**EXERCISE AIM**. Only the lines from the one containing "genus: Alcelaphus" to the end of the data are wanted; print them exactly as they appear.

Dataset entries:
::::::

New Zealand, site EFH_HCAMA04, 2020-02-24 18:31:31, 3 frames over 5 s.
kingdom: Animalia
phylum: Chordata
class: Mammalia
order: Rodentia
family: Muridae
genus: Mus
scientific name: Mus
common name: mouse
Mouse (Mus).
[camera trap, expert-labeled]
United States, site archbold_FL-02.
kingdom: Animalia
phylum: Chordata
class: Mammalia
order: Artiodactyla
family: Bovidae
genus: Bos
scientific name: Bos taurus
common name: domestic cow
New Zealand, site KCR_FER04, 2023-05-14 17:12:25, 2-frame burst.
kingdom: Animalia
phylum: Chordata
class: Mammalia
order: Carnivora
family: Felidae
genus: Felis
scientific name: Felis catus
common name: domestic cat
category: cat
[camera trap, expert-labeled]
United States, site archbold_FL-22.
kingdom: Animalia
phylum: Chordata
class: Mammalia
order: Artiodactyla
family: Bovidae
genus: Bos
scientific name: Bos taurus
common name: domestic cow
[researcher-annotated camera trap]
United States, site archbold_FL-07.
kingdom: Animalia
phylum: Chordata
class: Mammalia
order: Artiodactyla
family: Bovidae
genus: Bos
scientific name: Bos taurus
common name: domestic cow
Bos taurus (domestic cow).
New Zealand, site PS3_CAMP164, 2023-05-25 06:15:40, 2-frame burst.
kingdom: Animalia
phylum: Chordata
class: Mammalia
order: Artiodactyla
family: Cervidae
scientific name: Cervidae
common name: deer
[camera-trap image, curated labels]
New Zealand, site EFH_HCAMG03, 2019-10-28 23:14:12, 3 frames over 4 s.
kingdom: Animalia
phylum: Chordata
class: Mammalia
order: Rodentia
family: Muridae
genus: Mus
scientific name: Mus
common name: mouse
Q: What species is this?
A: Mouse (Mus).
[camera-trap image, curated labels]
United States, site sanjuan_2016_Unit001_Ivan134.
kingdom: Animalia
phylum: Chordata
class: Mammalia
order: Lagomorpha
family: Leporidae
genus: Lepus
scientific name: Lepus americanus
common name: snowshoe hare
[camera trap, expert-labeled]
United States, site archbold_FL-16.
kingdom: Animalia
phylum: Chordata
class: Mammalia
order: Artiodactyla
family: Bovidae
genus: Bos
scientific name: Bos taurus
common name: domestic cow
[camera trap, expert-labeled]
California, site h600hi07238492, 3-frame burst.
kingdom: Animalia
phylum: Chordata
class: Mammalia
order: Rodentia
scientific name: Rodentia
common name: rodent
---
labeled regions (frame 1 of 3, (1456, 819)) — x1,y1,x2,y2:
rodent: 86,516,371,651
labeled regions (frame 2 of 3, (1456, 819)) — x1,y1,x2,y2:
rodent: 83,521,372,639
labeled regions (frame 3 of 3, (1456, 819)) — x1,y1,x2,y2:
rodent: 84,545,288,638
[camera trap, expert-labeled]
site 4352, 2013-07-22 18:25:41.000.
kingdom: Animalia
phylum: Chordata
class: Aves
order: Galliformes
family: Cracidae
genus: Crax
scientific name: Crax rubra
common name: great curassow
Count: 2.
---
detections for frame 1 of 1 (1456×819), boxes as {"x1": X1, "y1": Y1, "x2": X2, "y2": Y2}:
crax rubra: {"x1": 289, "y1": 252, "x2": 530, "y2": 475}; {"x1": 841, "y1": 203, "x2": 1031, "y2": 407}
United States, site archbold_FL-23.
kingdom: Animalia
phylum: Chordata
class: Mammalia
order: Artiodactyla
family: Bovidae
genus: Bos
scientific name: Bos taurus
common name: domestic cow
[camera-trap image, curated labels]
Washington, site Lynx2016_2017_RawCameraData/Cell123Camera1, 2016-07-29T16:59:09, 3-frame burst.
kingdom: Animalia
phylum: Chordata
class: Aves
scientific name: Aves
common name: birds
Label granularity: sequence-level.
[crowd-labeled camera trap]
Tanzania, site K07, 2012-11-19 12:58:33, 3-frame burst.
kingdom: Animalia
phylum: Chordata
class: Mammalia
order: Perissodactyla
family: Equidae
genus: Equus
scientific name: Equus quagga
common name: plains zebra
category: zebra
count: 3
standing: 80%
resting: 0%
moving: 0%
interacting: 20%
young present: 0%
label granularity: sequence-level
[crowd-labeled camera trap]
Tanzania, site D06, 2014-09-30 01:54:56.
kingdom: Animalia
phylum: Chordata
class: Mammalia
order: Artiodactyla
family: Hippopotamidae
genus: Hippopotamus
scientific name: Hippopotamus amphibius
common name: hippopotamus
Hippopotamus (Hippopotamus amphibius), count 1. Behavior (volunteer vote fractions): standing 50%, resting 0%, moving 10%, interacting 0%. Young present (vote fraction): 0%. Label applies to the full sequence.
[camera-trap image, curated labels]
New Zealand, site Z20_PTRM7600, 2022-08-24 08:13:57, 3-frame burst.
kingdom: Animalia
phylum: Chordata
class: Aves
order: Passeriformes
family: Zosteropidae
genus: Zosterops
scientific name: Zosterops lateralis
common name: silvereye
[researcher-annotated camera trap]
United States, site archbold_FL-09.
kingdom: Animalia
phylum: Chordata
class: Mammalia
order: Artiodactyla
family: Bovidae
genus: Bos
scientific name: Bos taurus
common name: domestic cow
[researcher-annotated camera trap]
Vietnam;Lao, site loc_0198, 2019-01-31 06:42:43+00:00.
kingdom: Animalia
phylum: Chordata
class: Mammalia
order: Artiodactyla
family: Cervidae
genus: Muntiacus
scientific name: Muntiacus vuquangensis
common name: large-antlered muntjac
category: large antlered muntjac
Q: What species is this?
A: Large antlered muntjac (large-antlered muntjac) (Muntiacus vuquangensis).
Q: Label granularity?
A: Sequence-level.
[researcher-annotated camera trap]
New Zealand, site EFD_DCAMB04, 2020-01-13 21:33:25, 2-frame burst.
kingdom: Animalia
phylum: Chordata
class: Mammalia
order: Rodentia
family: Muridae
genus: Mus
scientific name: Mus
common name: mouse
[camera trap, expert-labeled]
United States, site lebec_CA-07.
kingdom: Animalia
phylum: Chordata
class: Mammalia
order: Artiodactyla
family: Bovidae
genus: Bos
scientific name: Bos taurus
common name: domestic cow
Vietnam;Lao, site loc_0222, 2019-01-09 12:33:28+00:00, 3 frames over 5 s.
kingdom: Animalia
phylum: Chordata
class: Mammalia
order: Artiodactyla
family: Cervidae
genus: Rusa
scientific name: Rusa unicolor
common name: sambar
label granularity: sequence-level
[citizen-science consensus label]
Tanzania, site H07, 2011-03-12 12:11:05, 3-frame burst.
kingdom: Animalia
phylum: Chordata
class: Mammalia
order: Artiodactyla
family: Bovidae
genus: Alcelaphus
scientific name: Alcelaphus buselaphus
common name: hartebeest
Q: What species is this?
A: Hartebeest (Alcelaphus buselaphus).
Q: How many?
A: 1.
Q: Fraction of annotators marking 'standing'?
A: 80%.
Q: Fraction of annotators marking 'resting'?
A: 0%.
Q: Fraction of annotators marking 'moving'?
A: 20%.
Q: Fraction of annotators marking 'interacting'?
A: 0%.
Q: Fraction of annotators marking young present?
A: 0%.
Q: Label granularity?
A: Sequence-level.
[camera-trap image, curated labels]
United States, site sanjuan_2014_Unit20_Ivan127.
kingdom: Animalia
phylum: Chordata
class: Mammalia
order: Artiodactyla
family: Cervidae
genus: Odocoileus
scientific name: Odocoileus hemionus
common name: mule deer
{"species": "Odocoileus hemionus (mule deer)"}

::::::

**SOLUTION BELOW**.
genus: Alcelaphus
scientific name: Alcelaphus buselaphus
common name: hartebeest
Q: What species is this?
A: Hartebeest (Alcelaphus buselaphus).
Q: How many?
A: 1.
Q: Fraction of annotators marking 'standing'?
A: 80%.
Q: Fraction of annotators marking 'resting'?
A: 0%.
Q: Fraction of annotators marking 'moving'?
A: 20%.
Q: Fraction of annotators marking 'interacting'?
A: 0%.
Q: Fraction of annotators marking young present?
A: 0%.
Q: Label granularity?
A: Sequence-level.
[camera-trap image, curated labels]
United States, site sanjuan_2014_Unit20_Ivan127.
kingdom: Animalia
phylum: Chordata
class: Mammalia
order: Artiodactyla
family: Cervidae
genus: Odocoileus
scientific name: Odocoileus hemionus
common name: mule deer
{"species": "Odocoileus hemionus (mule deer)"}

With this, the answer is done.